MDS SMP Node Affinity ScopeStatement wiki version
The following scope statement applies to the SMP Node Affinity Scope Statement project within the SFS-DEV-001 contract/SOW dates 08/01/2011.
Followers of CPU design are observing steady increases in core count. As core count increases thread resource contention (particularly locking) threatens to throttle Lustre server performance.
A multi-core CPUs are now common. Core count is expected to continue climbing and as it does a Lustre server will need to increase thread count to exploit the CPU capacity. On Lustre today additional threads will contend a single wait-queue, share one request queue, and share only a couple of global locks. Hence, without additional work, Lustre servers are expected to perform badly on multi-core CPUs for reasons including:
- Overhead of lock contention.
- Overhead of process switching between cores.

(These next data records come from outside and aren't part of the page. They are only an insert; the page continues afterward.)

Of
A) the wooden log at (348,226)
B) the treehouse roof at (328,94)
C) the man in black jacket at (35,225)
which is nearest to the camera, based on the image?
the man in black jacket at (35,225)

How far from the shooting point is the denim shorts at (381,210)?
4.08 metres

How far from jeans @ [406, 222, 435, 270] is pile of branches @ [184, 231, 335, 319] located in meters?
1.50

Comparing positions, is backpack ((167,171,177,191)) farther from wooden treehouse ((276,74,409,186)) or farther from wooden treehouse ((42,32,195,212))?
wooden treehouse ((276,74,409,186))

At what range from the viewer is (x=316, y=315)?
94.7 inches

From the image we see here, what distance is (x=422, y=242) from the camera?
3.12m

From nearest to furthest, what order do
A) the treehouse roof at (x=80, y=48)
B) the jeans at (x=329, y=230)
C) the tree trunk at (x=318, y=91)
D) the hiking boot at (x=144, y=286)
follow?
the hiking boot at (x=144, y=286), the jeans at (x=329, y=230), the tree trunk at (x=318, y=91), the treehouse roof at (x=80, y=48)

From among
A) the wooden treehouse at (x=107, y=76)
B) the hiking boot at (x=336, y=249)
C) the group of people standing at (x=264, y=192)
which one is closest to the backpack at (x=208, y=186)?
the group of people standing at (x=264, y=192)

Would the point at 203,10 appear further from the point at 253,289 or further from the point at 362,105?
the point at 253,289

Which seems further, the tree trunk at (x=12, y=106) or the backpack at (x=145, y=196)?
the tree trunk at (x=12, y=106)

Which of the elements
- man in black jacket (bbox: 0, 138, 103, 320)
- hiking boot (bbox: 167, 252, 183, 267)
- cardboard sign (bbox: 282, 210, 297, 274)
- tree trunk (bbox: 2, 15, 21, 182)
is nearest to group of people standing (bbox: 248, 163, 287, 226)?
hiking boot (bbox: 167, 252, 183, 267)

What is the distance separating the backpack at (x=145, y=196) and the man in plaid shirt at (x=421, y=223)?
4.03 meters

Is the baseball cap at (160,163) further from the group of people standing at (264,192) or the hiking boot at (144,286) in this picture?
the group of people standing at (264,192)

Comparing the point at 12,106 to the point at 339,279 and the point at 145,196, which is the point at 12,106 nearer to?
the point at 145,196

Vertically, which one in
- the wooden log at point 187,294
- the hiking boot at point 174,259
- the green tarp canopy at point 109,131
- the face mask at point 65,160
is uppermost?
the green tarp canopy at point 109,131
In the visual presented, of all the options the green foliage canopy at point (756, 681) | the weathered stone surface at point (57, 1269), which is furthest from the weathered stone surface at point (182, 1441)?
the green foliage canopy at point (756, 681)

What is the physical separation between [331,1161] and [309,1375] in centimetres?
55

- Scheduler attempting to balance threads across cores.
These factors can be addressed by splitting the computing cores into configurable Compute Partitions. Lustre RPC service threads will then be bound to a specific Compute Partition. This design:
- Reduces the overhead of threads switching cores by keeping the thread running on the same core as the cache memory.
- Avoids needless contention on the inter-CPU memory subsystem.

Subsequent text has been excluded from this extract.